As the good ol’ US of A teeters on the Cusp of Chaos, prior to plunging into the Abyss of Anarchy, I turn again to my prepper publications and, in particular, to a mysterious looseleaf book called Six Ways in & Twelve Ways Out:* The Survival & Evasion Manual of the United States Rescue & Special Operations Group.
It’s a crudely assembled looseleaf book of 184 pages that are printed on green paper. The illustrations are crude. The text is full of errors. Mine is the second edition, and is copyrighted 2000 to one George Jasper, who lists himself as a member of the 3rd Battalion of the 75th Ranger Regiment during the 1980s.
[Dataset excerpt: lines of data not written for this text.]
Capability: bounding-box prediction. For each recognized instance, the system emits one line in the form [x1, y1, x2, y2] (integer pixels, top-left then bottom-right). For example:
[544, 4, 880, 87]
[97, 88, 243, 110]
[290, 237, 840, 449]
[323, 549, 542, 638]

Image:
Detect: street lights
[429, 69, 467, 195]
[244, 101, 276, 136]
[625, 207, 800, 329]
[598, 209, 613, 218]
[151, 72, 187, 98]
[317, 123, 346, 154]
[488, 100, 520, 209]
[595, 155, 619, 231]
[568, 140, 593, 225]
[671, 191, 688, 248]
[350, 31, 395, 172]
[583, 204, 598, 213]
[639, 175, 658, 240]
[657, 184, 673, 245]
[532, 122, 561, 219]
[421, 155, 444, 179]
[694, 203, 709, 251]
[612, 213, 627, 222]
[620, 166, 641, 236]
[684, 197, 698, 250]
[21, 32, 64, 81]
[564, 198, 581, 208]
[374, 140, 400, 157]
The USRSOG is not part of the government. As nearly as I can tell from their website (which is copyrighted 2007), it’s a private company whose function is rescues and survival training, and which employs former military personnel.
Six Ways In is theoretically available from this organization for $15. However, since all the information you see on the web varies between wildly unreliable and completely untrustworthy, who knows? What I do know is that Amazon has one copy for sale, and that’s going for $75, so someone must want the book pretty badly, and everyone who has one and talks about it on prepper websites raves about it.
Mr. Jasper preaches long-term survival in the wilderness, and touches on a variety of subjects, in detail, and with a great deal of common sense. He does not worship expensive equipment (this is one of the book’s few faults), but he’s quite specific about what works and what doesn’t.
In the much-overworked matter of survival knives, he says that any good knife will do, but that big knives are much better than small knives, and that no knife is complete without a Leatherman Super Tool and a sharpening stone to keep it company. I’ll buy that.
In the matter of guns, he is quite specific. Jasper claims that the only firearm to pack when evading the Reaper is a .22 LR target-style semi-auto pistol with a red-dot sight and a long barrel. Either get one in stainless, or get a blued version and send it out for a third-generation rustproof refinish. He specifically mentions the Smith & Wesson Model 41, and would, if the book had been written today, recommend the Ruger Mark IV Hunter Stainless as well.
Sight in the iron sights first, and then mount the red dot. That way, if the batteries quit, all you do is take the thing off and you’re still good to go.
If you plan to head for the hills, as opposed to fortifying the old homestead, it’s hard to argue with him. A handgun, even a target pistol with a red dot on board, is much lighter and more compact than any rifle. The .22 LR hollow-point is plenty lethal. The noise level is comparatively low.
Handguns such as he describes are instruments of extreme precision. I’ve seen people who are really good with them hit a life-size grouse target five times out of five, at 50 yards, standing, with a one-hand hold and iron sights, and do it over and over. Try it some time.
And, consider this: 50 rounds of .308 ammo weighs 3 pounds even; 50 rounds of .223 scales 1½ pounds; 500 rounds of .22 LR adds 3¼ pounds to your load. That’s a lot of shooting. If you’re haunted by the image of the protagonist in The Road roaming a post-apocalyptic world with one round for his revolver, here’s your antidote.
If you can find a copy of Six Ways In at a reasonable price, I recommend it highly. Even if you’re not a prepper, much of what he talks about is very useful to hunters. The information, even if it doesn’t save your life, will save you a lot of misery until the Reaper swings his scythe.
And on that note, as I do every year at this time, I would like to quote Tiny Tim: “God help us. God help us every one.”
*I have no idea what the title means. Can anyone explain it?